Rosalind had occasion to be gloomy, and took it gladly. She was quite unlike herself, and had been for the past few days. Her father, having received news from the Admiralty the day after the ball, had gone to London that very day, and had been gone six days.

Not to mention that Rosalind's closest friend, Jane, had recently written to invite her to London but she, in the absence of her father and quite unable to ask his permission, had had to decline.

Furthermore, she'd received a rather hasty letter from Isaac the day before saying that he intended to call, but since the Dauntless was due to set sail in four days for the West Indies, he would soon leave for Plymouth and then the sea.

And that meant that she would not see him for at least two months. In the absence of her father, the impending departure of Isaac, and her inability to go see Jane, she was most despondent.

"Will you take dinner in the dining room, Miss Marlowe?" asked Berkely. It was mid-afternoon, and she was sitting in her father's study, at the window, gazing out rather dejectedly over the back garden.

"I shan't. I've no one to dine with, Berkely. I'll have a small supper of soup and bread in the parlour," she replied, and gave a sigh.

"Is there anything I can do for you, Miss?" he asked, and Rosalind could hear pity in his voice that she knew he would never have expressed before her father.

"Thank you, but no," she said, and dismissed him. Getting up, she pulled a book off one of her father's shelves, a thick naval text, leftover from her father's days as a midshipman, and began to flick through it.

She had read it many times, had impressed her father from a young age with her knowledge of seamanship. For a landlubber, she had an extensive knowledge of all matters naval - she could name any part of a ship, knew the command structures inside and out, and when she walked in the wind, always oriented her position in the gale by the points of sail.

When she was seven, the had entertained her father with this peculiar habit.
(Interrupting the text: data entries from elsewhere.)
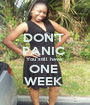 DON'T  PANIC  You still have  ONE  WEEK  - Personalised Poster A1 size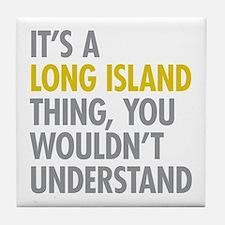 Long Island NY Thing Tile Coaster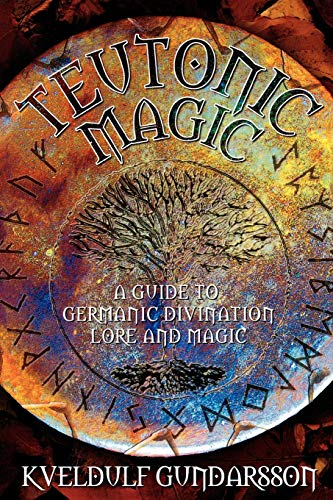 9781870450225: Teutonic Magic: A Guide to Germanic Divination Lore and Magic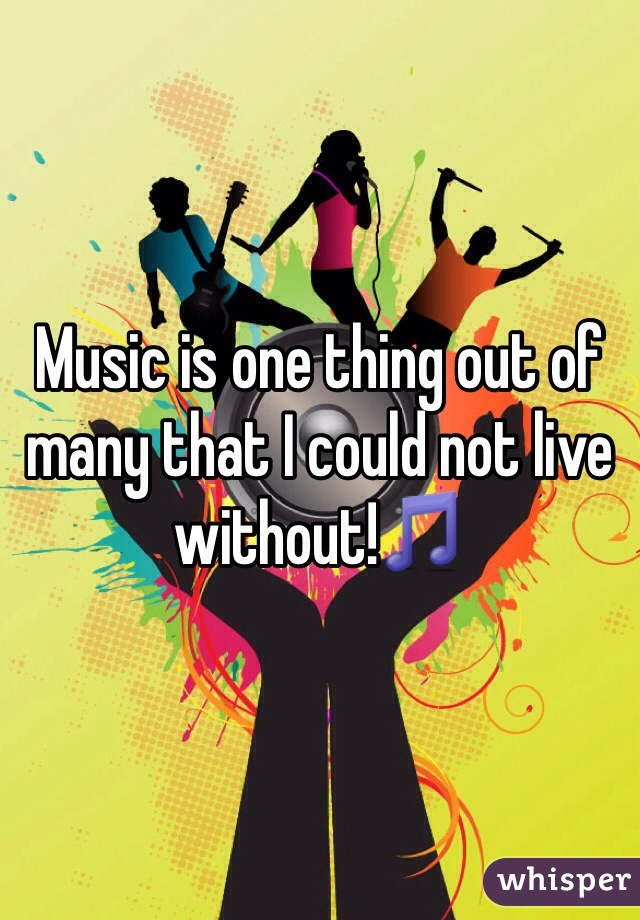 Music is one thing out of many that I could not live without!🎵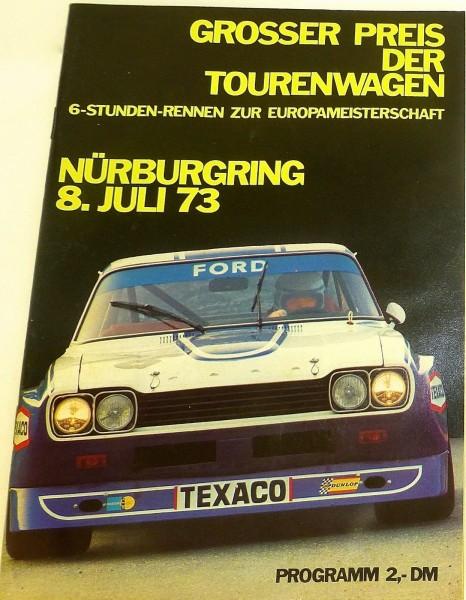8. JULI 73 Grosser Preis der Tourenwagen EURO Nürburgring PROGRAMMHEFT IX04 å*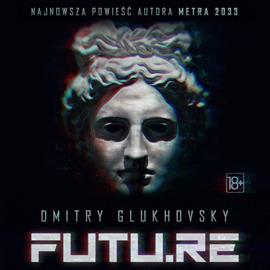 okładka Futu.re, Audiobook | Dmitry Glukhovsky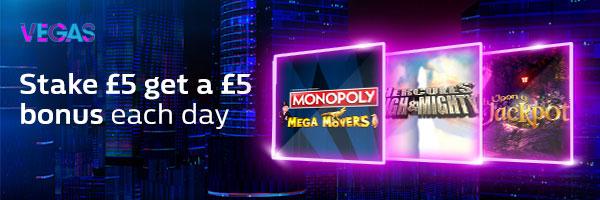 Daily Stake £5 Get £5 on 3 Vegas Slots
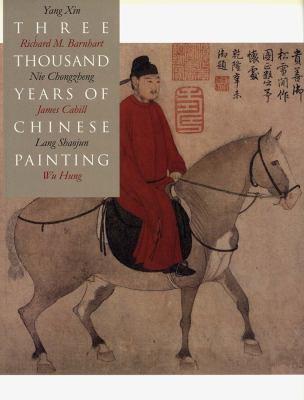 Three Thousand Years of Chinese Painting 9780300094473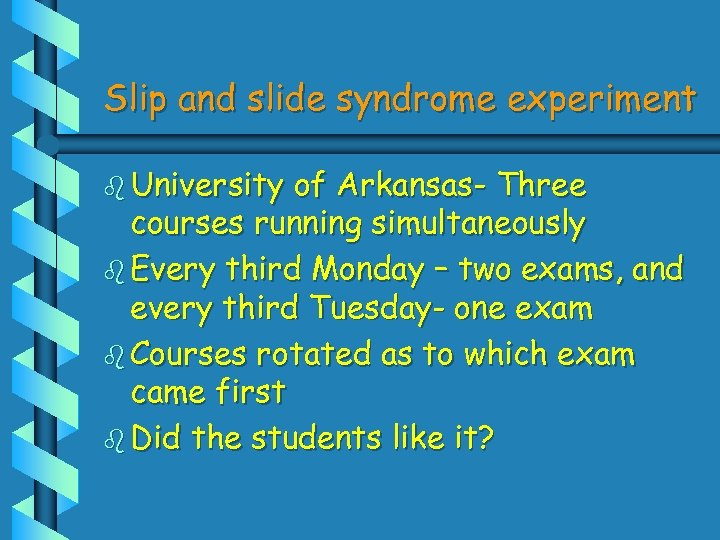 Slip and slide syndrome experiment b University of Arkansas- Three courses running simultaneously b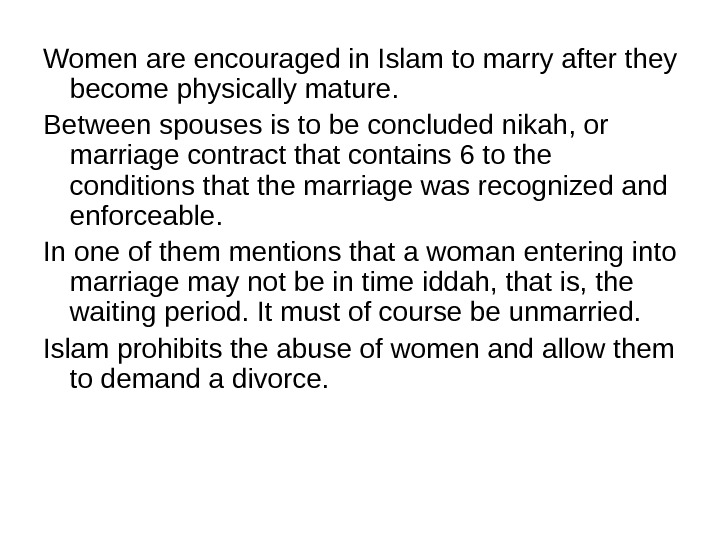 Women are encouraged in Islam to marry after they become physically mature.  Between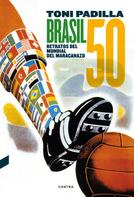 Toni Padilla Montoliu: Brasil 50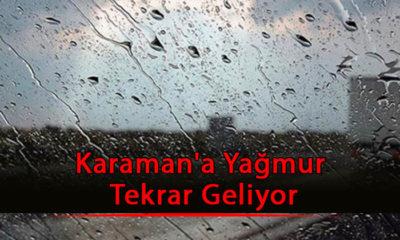 Karaman'a Yağmur Tekrar Geliyor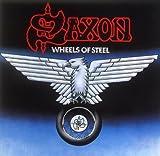 Wheels of Steel by Saxon (2005-04-28)
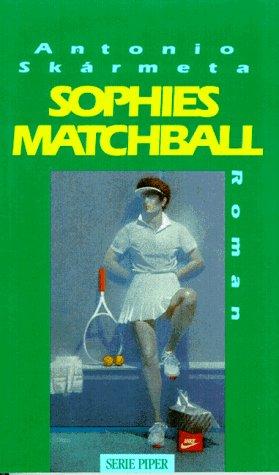 Sophies Matchball : Roman. Antonio Skármeta. Aus dem chilenischen Span. von Curt Meyer-Clason / Piper ; 1490 Dt. Erstausg., [1. - 8. Tsd.]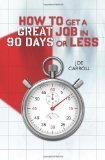 How to Get a Great Job in 90 Days or Less Reviews | Network Marketing Training | Scoop.it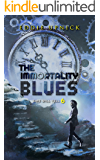 The Immortality Blues (Time Will Tell Book 6)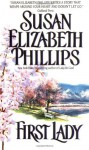 First Lady (Wynette, Texas #4) - Susan Elizabeth Phillips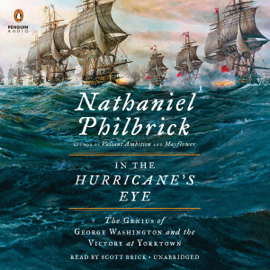 In the Hurricane's Eye: The Genius of George Washington and the Victory at Yorktown (Unabridged) audiobook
On a brief shore leave when he was still Captain Marlowe, she stood on a bucket, raised her arms into the wind, holding her handkerchief, and turned in various directions, naming the points of sail as she postioned the handkerchief.

"Look, Papa! I've close hauled her on a starboard tack!"

He'd laughed and pronounced her quite the cleverest little girl he'd ever met, quite pleased that she eagerly learned anything about seamanship that he taught her, and even more thrilled when she taught herself even more.

So Rosalind, the book in hand, went to sit in the parlour. She sat cross-legged in a chair before the fire, for it was a chilly afternoon, flicking to a favourite page that held a diagram of a full-rigged ship, letting her eyes rove over the familiar illustration.

She read for hours, switching from the handbook of seamanship to one that she knew her own father had never read.

She opened Thomas Percival's Medical Ethics, and read with little enthusiasm, half-expecting Isaac to call, or perhaps one of her other friends - Queenie, or Maria, or perhaps even Emma, but no such visit came. She was left in silence and solitude, her only company the maid who came in to light the candles and Berkely, when he delivered her supper.

Rosalind, becoming increasingly dejected as the sky darkened. She sat by the window, staring out, hoping to catch a glimpse of someone who would afford her some company. Gazing out, she saw, far to the east, the lights of Westleigh on the hill, surrounded by its sloping lawns and woods.